For those who aren’t adherents of CVSS, most of the answers I get involve something to the effect of needing to take the individual context of each vulnerability into account when making decisions. For a single vulnerability, this is a fair approach, but there is no way to scale it to the level necessary for real-world operations.
Assuming you spend one man-minute (an implausibly short amount of time) on each of 130,000 known vulnerabilities in your network (a reasonable number for a medium-sized organization), then you are dedicating more than a single person’s entire working year (2000 hours/year x 60 minutes per hour = 120,000 minutes) just on evaluating them. Furthermore, non-quantitative approaches such as this suffer from a range of biases and are difficult to communicate to others.

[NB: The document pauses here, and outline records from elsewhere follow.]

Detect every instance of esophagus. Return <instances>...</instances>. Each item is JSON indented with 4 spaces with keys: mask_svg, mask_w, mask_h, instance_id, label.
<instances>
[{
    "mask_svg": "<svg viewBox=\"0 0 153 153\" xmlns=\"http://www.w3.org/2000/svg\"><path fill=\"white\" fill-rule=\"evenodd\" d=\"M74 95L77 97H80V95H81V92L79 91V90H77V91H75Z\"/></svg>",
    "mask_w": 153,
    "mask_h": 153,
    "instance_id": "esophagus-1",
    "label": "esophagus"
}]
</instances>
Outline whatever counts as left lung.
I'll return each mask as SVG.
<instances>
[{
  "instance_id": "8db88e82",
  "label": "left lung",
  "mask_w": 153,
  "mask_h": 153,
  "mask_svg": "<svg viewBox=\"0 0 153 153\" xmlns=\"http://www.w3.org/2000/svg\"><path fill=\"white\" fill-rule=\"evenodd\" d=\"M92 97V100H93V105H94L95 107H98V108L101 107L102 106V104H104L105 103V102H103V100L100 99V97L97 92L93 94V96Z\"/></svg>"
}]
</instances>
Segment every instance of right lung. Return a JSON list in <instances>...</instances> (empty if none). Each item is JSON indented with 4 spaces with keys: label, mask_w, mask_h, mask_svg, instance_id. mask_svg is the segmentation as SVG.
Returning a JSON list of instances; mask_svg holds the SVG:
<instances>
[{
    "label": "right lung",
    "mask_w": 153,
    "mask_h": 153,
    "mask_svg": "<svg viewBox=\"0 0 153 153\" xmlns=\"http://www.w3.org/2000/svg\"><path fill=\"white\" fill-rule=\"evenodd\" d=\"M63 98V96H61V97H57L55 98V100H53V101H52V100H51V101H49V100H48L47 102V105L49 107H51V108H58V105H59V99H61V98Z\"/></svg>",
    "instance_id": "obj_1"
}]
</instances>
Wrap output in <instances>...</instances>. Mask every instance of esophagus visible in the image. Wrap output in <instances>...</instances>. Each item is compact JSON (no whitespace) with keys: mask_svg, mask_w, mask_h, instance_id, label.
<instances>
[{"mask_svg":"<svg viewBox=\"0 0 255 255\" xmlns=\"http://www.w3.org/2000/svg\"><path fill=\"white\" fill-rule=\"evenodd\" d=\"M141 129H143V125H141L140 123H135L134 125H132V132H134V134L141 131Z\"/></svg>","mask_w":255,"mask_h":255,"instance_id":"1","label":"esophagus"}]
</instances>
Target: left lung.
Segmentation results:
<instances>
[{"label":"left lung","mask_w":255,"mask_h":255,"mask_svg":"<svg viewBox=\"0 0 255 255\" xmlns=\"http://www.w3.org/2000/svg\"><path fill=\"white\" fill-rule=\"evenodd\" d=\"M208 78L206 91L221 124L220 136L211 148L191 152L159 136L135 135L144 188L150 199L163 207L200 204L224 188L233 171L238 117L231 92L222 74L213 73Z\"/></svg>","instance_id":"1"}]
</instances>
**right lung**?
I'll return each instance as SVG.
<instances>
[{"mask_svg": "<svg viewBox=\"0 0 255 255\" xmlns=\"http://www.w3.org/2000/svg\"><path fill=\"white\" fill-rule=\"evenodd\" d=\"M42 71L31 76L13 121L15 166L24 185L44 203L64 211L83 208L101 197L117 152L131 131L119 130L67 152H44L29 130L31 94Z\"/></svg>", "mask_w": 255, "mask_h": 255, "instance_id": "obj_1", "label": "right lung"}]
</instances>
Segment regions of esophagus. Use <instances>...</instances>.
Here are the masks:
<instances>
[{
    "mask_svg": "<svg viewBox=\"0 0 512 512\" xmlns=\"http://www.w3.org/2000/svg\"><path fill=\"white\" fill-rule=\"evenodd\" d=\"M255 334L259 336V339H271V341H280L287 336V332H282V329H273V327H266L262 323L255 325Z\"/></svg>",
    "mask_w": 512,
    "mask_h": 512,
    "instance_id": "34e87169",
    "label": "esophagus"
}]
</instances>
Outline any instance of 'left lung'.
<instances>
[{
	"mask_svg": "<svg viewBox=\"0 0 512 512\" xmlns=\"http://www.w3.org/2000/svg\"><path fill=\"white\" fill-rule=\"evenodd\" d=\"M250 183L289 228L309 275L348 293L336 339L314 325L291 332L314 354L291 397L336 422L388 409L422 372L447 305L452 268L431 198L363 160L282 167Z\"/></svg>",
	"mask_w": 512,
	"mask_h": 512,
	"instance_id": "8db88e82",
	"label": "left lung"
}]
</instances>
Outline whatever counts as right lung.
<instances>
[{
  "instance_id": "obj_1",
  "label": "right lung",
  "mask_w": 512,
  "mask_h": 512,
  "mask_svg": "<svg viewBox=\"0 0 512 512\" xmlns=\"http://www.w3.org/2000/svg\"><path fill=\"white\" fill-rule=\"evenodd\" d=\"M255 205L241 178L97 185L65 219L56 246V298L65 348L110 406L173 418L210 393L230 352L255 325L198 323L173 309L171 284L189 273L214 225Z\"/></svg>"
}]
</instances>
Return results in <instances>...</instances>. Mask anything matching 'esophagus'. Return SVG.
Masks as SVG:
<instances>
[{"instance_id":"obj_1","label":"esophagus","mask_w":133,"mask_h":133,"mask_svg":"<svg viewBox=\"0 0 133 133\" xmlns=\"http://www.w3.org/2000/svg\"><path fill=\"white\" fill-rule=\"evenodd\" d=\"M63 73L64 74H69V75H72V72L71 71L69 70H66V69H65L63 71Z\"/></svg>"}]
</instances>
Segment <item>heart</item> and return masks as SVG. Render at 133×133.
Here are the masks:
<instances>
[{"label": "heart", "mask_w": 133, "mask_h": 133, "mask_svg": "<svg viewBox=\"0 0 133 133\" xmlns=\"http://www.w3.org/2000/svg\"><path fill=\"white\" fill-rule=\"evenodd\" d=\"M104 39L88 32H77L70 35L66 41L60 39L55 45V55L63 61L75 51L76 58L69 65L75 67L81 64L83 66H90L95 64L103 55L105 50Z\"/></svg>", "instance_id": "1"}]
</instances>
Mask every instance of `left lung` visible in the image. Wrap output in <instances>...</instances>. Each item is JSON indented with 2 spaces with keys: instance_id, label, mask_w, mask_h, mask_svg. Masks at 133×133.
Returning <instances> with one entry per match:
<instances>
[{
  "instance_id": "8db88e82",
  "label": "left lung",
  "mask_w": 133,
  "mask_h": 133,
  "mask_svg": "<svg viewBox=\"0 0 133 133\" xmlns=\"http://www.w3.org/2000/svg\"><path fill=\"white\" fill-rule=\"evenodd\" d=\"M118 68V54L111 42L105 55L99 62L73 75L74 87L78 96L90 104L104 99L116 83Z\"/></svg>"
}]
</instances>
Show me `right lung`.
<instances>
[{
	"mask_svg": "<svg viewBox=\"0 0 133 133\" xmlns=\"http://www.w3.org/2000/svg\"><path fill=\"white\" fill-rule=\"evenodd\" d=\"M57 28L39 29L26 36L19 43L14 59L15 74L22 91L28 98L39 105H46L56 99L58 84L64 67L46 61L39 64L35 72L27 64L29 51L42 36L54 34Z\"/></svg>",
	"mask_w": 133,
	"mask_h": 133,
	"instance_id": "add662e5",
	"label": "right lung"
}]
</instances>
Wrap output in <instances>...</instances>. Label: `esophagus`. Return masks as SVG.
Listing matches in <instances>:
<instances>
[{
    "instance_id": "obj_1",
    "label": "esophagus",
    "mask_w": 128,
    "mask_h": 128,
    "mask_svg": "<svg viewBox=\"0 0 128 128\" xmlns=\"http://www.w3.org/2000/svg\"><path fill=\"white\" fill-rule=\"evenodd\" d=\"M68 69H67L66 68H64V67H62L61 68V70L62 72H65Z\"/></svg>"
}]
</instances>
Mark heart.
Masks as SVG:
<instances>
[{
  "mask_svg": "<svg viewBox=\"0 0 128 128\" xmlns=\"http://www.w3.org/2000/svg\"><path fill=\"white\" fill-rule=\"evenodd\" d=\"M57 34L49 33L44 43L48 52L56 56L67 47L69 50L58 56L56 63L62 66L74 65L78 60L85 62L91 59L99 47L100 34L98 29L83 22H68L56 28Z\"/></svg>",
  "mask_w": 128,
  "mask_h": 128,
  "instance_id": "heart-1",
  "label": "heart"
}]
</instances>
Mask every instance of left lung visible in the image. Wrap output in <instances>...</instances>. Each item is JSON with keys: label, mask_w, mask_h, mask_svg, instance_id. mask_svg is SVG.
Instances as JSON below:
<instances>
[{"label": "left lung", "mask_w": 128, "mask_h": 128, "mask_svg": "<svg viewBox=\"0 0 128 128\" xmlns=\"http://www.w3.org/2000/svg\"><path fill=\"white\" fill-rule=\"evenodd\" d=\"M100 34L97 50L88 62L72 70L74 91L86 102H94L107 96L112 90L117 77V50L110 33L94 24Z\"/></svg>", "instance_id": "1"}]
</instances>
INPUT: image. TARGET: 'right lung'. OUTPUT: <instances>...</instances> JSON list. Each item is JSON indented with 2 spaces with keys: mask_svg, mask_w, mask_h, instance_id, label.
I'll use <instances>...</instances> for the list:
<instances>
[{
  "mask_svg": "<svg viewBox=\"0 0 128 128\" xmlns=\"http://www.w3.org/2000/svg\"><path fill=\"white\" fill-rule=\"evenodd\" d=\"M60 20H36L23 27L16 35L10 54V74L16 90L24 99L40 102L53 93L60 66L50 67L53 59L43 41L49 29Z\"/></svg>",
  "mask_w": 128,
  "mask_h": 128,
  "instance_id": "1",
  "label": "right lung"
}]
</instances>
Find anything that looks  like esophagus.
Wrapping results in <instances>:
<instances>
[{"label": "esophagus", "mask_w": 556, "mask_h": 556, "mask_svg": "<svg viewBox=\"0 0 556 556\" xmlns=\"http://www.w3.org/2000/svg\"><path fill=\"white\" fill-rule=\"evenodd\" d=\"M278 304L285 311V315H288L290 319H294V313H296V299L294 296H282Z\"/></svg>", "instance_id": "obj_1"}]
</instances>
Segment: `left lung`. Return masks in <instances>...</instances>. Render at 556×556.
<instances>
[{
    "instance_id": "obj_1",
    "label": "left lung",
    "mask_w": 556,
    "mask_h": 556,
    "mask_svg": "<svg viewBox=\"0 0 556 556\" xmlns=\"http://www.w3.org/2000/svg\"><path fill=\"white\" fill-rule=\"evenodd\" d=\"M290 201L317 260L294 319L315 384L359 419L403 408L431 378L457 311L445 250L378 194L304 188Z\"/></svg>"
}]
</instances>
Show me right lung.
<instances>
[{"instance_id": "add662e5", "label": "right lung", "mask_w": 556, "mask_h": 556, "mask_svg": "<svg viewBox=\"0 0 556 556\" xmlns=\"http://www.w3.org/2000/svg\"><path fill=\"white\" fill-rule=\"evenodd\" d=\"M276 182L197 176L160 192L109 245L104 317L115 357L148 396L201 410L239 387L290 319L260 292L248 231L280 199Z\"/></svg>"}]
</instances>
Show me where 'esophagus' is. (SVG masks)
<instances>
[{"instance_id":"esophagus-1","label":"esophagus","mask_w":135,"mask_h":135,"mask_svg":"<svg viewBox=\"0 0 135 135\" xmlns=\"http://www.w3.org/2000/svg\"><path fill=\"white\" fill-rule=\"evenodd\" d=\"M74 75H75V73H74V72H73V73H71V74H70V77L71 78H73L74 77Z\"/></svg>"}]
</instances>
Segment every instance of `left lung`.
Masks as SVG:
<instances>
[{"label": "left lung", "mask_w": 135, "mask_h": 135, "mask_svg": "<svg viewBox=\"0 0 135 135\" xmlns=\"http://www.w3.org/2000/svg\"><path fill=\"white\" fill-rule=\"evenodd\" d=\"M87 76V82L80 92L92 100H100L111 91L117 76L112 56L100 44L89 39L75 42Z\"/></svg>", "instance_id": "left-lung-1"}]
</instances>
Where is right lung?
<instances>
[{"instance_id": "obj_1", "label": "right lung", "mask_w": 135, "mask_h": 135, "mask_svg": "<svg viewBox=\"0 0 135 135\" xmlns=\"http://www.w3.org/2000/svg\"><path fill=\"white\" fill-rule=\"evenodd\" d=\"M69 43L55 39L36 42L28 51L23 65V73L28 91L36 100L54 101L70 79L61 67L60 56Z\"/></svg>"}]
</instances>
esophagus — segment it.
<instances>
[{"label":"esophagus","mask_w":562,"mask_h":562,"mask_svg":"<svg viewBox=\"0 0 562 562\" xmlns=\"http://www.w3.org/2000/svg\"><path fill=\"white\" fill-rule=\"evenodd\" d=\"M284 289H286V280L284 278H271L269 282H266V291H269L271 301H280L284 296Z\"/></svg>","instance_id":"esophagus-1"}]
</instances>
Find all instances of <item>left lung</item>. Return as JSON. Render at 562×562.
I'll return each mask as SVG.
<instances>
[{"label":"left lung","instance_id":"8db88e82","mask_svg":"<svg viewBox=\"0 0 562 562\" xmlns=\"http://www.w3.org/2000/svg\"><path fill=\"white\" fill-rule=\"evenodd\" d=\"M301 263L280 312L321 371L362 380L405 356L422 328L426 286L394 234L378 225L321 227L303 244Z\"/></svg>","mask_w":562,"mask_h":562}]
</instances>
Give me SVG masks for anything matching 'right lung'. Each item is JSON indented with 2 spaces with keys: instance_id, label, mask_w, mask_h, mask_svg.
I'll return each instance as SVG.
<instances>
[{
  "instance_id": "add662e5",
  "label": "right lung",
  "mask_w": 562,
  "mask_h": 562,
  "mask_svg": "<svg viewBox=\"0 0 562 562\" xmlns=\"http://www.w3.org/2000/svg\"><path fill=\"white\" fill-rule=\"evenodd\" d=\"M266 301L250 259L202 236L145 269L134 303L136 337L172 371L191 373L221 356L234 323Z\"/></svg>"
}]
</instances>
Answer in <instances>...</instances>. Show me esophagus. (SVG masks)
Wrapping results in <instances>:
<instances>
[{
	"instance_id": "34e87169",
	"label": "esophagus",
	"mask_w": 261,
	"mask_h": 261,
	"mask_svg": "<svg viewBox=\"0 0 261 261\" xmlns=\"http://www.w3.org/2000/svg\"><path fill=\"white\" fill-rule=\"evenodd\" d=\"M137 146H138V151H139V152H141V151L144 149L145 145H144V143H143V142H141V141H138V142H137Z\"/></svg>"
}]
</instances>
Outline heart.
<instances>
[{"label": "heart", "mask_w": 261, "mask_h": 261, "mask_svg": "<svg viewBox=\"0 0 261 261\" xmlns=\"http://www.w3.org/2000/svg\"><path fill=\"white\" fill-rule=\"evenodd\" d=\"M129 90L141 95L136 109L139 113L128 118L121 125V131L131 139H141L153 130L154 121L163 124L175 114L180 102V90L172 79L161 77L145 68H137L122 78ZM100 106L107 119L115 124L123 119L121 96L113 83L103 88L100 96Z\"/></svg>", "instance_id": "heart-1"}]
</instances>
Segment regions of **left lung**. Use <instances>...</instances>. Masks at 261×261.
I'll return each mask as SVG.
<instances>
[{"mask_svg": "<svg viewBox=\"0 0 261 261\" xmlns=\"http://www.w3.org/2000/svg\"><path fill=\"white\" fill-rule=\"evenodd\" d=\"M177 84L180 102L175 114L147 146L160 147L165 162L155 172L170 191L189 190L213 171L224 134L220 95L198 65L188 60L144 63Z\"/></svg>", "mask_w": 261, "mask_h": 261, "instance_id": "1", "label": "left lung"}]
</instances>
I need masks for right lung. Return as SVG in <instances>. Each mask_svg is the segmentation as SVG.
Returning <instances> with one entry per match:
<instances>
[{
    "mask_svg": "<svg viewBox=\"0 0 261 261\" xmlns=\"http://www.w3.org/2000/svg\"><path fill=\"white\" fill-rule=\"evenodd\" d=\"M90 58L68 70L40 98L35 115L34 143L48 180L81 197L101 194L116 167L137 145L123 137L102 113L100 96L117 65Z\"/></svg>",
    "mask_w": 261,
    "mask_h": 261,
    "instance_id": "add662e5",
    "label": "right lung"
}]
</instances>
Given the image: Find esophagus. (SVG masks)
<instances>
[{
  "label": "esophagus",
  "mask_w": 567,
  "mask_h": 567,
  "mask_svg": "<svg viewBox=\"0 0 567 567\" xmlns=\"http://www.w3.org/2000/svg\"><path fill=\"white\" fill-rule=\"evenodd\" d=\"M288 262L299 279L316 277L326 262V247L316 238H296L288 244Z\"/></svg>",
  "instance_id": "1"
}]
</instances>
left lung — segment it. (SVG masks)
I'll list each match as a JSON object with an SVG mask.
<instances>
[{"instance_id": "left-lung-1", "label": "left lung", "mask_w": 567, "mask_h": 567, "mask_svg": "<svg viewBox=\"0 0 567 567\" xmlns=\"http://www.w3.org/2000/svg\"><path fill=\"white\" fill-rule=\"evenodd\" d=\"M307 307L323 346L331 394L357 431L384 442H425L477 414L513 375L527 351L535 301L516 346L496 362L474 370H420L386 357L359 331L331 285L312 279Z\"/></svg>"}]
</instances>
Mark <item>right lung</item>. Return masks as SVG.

As another option, the organization that published Jonathan’s article - the Software Engineering Institute at Carnegie Mellon University - has what might be considered a competing framework in the form of the “Stakeholder-Specific Vulnerability Categorization (SSVC),” which Jonathan mentions. I’ll also consider an analysis of the SSVC for a future post, but must admit that I was initially deterred by the fact that the model is described in a 68-page white paper. Using a series of decision trees to drive action, it would also appear to me to also be difficult to scale, but I’ll reserve judgement for now.
And finally, while there are some commercial vulnerability prioritization tools out there (which I have not used), they obviously cost money and probably have some of the same issues (opacity, etc) that Jonathan identifies with EPSS. Not everyone can afford these, either.
Thus, in the end, most of us are left with the imperfect but usable EPSS.